Clobber testing using MSSA is the most critical part here not only for performance reasons but
also for correctness - I would like it to be thoroughly reviewed.

Diff Detail

Event Timeline

vpykhtin created this revision.Feb 4 2022, 9:34 AM
vpykhtin requested review of this revision.Feb 4 2022, 9:34 AM
Herald added a project: Restricted Project. · View Herald TranscriptFeb 4 2022, 9:34 AM

This looks like a better version of AMDGPURewriteOutArguments which was never enabled. I wanted to replace that to use MSSA

Can you check if the testcases in llvm/test/CodeGen/AMDGPU/rewrite-out-arguments.ll are redundant and/or covered by the ones you add here?

llvm/lib/Transforms/IPO/MSSAArgPromotion.cpp
176

dyn_cast instead of isa and cast

179

dyn_cast instead of isa and cast

185

No else after return

325–327

Weird formatting

814

The terminator can't be null

825

I would assume this happens in the regular verifier with expensive checks?

857

Demorgan this

913

Capitalize

929

Braces

955

Braces

1386

It's weird to have raw deletes in llvm code, why do you need this here?

llvm/test/Transforms/ArgumentPromotion/inoutargs.ll
1104

I'd like to see some tests with more exotic memory operations (atomics, memcpy/memset, target memory intrinsics etc.).

I also don't see negative tests for some of the skipped conditions (e.g. musttail). Can you also add a test for invoke, and captured function address

arsenm added inline comments.Feb 4 2022, 11:10 AM
llvm/lib/Target/AMDGPU/AMDGPUTargetMachine.cpp
746

Why require all the way to -O3? -O2?

rampitec added inline comments.Feb 4 2022, 12:04 PM
llvm/lib/Transforms/IPO/MSSAArgPromotion.cpp
308

else after continue is not needed.

780

A single function and BBEntryValue/BBExitValue as an argument?

1345

Don't you need to add at least MemorySSAWrapperPass and AAResultsWrapperPass?

This probably needs to be limited to only private and flat pointers in case of the AMDGPU. A target callback may be needed to check if a pointer argument is beneficial to promote.

arsenm added a comment.Feb 4 2022, 1:02 PM

This probably needs to be limited to only private and flat pointers in case of the AMDGPU. A target callback may be needed to check if a pointer argument is beneficial to promote.

I don't see why the type matters at all

This probably needs to be limited to only private and flat pointers in case of the AMDGPU. A target callback may be needed to check if a pointer argument is beneficial to promote.

I don't see why the type matters at all

The idea is to allow SROA in a caller, what's the point of doing it on a non-alloca pointers?

nikic requested changes to this revision.Feb 7 2022, 12:30 AM
nikic added a subscriber: nikic.

Please ensure your implementation does not depend on calls to getPointerElementType() -- you can determine the type based on load/store instructions.
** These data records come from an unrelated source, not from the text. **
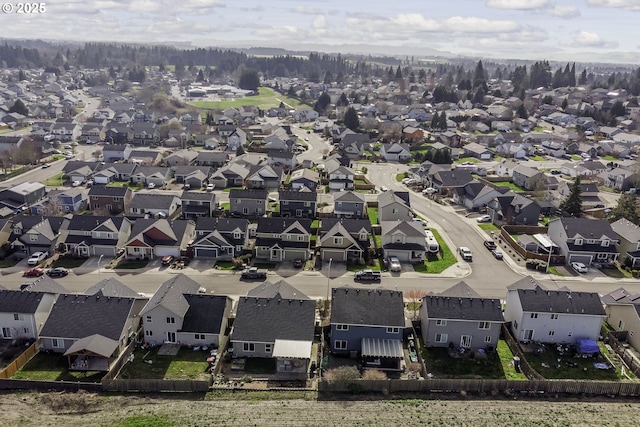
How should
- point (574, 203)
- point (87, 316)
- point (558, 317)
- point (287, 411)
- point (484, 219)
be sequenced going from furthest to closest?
1. point (574, 203)
2. point (484, 219)
3. point (558, 317)
4. point (87, 316)
5. point (287, 411)

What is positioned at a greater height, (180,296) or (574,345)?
(180,296)

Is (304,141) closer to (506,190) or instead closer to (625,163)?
(506,190)

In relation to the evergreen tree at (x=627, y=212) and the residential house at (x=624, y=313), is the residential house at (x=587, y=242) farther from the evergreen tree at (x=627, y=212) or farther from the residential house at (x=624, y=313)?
the residential house at (x=624, y=313)

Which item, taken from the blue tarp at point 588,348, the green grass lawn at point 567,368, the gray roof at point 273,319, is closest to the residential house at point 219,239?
the gray roof at point 273,319

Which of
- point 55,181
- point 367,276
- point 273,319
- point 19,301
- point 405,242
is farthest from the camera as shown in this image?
point 55,181

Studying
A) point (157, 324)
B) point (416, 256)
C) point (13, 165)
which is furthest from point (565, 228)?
point (13, 165)

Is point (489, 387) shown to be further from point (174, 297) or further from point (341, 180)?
point (341, 180)

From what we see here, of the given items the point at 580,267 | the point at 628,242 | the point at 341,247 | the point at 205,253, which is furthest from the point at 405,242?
the point at 628,242
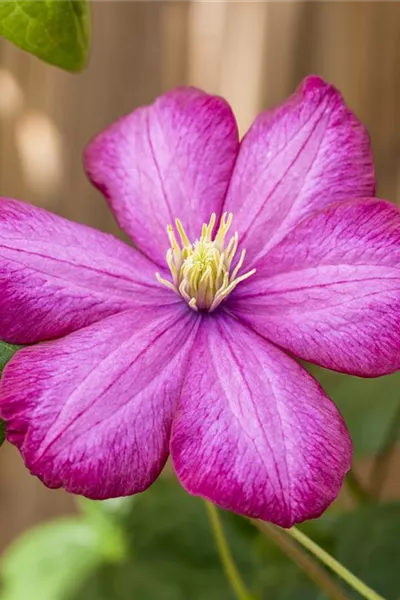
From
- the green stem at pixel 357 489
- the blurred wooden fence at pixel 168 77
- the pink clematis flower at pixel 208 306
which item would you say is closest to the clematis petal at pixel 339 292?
the pink clematis flower at pixel 208 306

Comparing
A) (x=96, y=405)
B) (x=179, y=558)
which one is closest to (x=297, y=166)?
(x=96, y=405)

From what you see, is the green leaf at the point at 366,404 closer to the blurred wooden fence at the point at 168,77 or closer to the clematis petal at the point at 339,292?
the clematis petal at the point at 339,292

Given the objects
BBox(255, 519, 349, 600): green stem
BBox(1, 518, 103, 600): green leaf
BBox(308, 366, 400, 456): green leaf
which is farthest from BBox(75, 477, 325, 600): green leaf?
BBox(255, 519, 349, 600): green stem

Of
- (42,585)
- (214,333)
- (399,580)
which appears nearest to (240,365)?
(214,333)

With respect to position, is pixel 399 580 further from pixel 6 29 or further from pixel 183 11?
pixel 183 11

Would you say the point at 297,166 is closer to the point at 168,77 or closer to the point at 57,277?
the point at 57,277

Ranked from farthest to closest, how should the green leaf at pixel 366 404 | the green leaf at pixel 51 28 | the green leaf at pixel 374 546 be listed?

This revision now requires changes to proceed.Feb 7 2022, 12:30 AM
vpykhtin updated this revision to Diff 406419.Feb 7 2022, 6:05 AM

Some of the per review issues addressed.

arsenm added a comment.Feb 7 2022, 6:11 AM

This probably needs to be limited to only private and flat pointers in case of the AMDGPU. A target callback may be needed to check if a pointer argument is beneficial to promote.

I don't see why the type matters at all

The idea is to allow SROA in a caller, what's the point of doing it on a non-alloca pointers?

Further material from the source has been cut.